Close up, the report of a .22 Magnum is almost as loud as a .45 auto. It’s deafening. The round drove up through the roof of his mouth and into the brain, splattering my face with his blood. He collapsed under his hat and slicker as though he were dissolving into a pool of black ink, one hand locked on my shoe.

Chapter Twenty-four

The coroner, paramedics, uniformed deputies, and Carroll LeBlanc and another detective did not finish their work until almost two A.M. Most of the time I sat in the kitchen, watching each person methodically do his job so there would be no doubt about the integrity of the investigation. The blood on my hair and face was photographed before I was allowed to wash it off. I also had to give up my shirt in case it contained powder burns. I knew the questions that would be asked of me, but I did not fear them. The questions I had to ask myself were another matter.

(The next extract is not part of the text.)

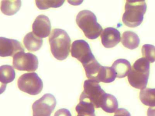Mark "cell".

Could I have twisted the pistol from Marcel’s hand when he pressed the muzzle under his chin? Maybe. What if I had distracted him and lied and told him my father had spoken fondly of him? What if I had told him I had some juice in Baton Rouge and could get him a pardon so he could work as a PI?

But the greater concern I had, the one that left me feeling empty and weak at heart and unable to think, was my attitude when I’d visited Marcel in Huntsville Prison. I’d treated him as I would have a gerbil, a genetic accident, a slug lifted from under a rock, at best a spiritually impaired man whose soul had been stolen at age seventeen. I’d treated him with the dignity I would have shown a germ.